_Quoted passage_:
Domestic Abuse and Budget Cuts: What’s The Connection?

By MeganHarris
Written by Guest Contributor-Kristy Christopher-Holloway, Founder and Director of New Vision Counseling Center
One in three American women report being physically or sexually abused by a husband or boyfriend at some point in their lives.  Domestic abuse is no respecter of persons and affects people of all races, socioeconomic backgrounds and education levels. Domestic violence or domestic abuse consists of spousal abuse, child abuse or intimate partner violence (IPV) and can be defined as a pattern of abusive behaviors by one or both partners in an intimate relationship such as marriage, dating, family, friends or cohabitation.  It can be identified as a pattern of behavior in any relationship that is used to gain or maintain power and control over an intimate partner.
So, what does funding have to do with domestic abuse/violence? The government has discussed budget cuts all around but in Georgia alone, the State has proposed a $4.5 million budget cut which would mean that domestic violence shelters would no longer operate on state funding. If these cuts take place, this can potentially lead to dreadful results.  If state funding is replaced by federal funding, more stringent criteria will be put in place. The federal government allocates money to each state through federal funds such as Temporary Assistance for Needy Families (TANF); also known as welfare; the abuse victim would need to be in a certain income bracket or a single mother with a child(ren) in order to qualify for shelter services. But domestic violence is indiscriminate it does not care about income levels or qualifying criteria. If the shelters that house and assist abuse victims have to turn them away, are the shelters essentially saying to victims that they need to remain in the situation until a better opportunity to leave comes along or until they “qualify”? Would bruises, emotional and financial abuse be a good enough “qualifier”?

[Rows of spatial question data]
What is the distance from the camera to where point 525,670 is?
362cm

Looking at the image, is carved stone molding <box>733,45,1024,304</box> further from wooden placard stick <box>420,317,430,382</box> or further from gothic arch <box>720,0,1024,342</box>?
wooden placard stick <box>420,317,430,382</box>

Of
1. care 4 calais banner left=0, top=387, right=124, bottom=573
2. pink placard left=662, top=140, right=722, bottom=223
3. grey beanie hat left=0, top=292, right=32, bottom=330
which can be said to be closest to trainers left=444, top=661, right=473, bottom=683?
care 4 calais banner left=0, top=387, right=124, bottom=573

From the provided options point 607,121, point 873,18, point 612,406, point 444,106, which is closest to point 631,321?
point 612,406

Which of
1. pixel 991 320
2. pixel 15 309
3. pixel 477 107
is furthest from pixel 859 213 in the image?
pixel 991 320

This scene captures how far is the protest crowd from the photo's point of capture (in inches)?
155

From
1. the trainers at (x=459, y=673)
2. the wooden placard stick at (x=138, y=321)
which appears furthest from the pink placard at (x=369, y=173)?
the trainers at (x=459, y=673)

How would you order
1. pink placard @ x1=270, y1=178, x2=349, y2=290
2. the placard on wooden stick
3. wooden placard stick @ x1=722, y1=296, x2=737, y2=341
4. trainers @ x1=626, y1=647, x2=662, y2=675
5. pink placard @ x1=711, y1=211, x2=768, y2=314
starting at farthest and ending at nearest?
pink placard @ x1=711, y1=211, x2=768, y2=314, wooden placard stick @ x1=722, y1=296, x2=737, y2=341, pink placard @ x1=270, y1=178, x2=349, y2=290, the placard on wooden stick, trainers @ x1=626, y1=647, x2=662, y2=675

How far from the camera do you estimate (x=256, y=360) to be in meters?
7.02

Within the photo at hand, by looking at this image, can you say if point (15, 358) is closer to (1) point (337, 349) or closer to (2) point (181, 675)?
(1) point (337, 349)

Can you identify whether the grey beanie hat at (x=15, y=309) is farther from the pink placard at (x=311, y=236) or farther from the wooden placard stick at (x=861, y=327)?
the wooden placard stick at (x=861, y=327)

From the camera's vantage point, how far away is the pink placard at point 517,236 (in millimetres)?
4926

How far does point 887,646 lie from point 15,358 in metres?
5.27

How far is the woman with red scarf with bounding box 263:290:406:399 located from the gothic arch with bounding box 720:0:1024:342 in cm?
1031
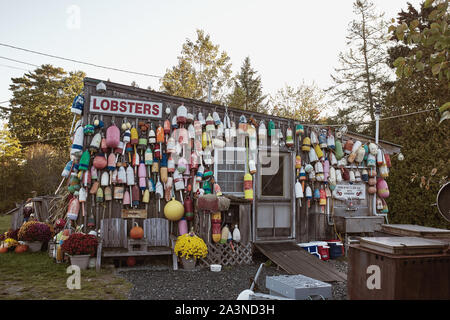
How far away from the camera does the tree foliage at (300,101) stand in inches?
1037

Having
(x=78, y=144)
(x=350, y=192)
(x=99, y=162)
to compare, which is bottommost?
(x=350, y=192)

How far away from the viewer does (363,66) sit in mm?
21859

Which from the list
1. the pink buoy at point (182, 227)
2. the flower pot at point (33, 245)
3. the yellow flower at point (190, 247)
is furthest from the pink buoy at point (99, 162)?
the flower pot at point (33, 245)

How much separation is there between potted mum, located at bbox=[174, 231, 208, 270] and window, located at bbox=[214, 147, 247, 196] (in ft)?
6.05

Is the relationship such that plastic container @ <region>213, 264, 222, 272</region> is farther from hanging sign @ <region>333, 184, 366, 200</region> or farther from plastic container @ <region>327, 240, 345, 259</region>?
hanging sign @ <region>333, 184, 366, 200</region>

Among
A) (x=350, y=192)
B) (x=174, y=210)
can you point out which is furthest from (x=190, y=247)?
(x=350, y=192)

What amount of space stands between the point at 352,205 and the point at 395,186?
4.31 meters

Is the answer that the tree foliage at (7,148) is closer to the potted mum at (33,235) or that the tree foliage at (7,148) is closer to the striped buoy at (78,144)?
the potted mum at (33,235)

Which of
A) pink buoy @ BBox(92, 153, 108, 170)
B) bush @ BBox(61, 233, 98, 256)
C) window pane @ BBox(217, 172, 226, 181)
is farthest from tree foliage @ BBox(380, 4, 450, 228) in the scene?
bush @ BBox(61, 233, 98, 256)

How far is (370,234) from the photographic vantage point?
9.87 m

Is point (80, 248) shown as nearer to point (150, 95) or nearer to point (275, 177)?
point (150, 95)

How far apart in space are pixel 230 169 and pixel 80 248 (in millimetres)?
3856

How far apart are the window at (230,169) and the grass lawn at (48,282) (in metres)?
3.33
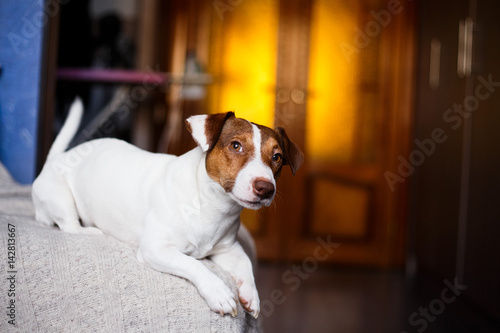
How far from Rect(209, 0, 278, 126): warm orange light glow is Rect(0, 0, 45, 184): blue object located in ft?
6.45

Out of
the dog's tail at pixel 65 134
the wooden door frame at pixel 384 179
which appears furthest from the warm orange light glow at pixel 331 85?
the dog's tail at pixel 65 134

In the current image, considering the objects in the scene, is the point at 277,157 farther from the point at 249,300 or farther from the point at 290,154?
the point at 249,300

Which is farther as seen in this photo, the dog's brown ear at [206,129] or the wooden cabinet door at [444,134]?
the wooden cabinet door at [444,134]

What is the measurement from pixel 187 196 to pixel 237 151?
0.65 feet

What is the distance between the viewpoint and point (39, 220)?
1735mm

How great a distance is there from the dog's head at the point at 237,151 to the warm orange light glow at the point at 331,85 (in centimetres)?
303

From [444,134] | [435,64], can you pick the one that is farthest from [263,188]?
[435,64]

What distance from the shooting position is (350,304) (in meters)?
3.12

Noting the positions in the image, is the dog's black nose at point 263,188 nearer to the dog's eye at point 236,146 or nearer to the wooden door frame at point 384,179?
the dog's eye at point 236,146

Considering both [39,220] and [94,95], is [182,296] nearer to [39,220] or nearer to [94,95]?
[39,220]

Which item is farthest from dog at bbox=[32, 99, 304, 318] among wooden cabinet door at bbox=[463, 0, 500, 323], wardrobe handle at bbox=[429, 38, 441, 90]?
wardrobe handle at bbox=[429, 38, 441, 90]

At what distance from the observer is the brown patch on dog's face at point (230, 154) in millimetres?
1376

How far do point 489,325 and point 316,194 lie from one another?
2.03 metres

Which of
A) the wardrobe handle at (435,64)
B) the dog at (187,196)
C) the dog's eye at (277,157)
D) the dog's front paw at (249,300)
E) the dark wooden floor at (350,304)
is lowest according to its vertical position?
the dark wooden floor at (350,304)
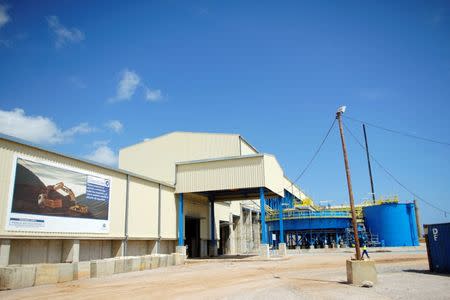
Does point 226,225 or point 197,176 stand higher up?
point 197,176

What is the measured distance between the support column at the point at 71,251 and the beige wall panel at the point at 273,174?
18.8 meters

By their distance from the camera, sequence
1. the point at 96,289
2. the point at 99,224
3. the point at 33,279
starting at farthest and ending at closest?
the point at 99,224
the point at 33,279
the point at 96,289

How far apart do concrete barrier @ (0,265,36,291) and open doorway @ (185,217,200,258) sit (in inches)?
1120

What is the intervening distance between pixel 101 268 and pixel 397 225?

_Work to complete_:
1) Update the records from the line containing "At what distance" through the line containing "2.03 metres", both included, by replacing "observer" with "viewer" and leaving everything else unchanged. Give only those lines.
2) Write what comes next in the piece on domestic abuse and state budget cuts, starting after its last sentence.

_Answer list_:
1)
At what distance from the viewer is the brown patch on dog's face at point (230, 154) in millimetres?
1376

How far do point 489,325 and point 316,194 lie from one another?
2.03 metres

2)
In 2009, the Domestic Violence Fatality Review Report found that the majority of people killed were trying to leave an abusive relationship (75 percent of those murders happen when the victim tries to leave the relationship). A victim needs help sooner, rather than later. Due to the pattern of abuse, many victims are isolated emotionally, financially and geographically from family, making it that much harder for them to turn to family in time of need.
By turning away any victim, there could be an increase in crime and murders since about 30 percent of all female murder victims are killed by an intimate partner.  Abuse also has direct links to depression, stress and anxiety, poor job performance and missed work. So, in the long run, treating these issues could turn out to be more costly for the state/federal-funded program that offers assistance. When an abuse victim is ready to escape, the doors should be opened not closed.
If you or someone you know is a victim of abuse, call your local hotline and/or call the National Domestic Violence Hotline at 1−800−799−SAFE (7233).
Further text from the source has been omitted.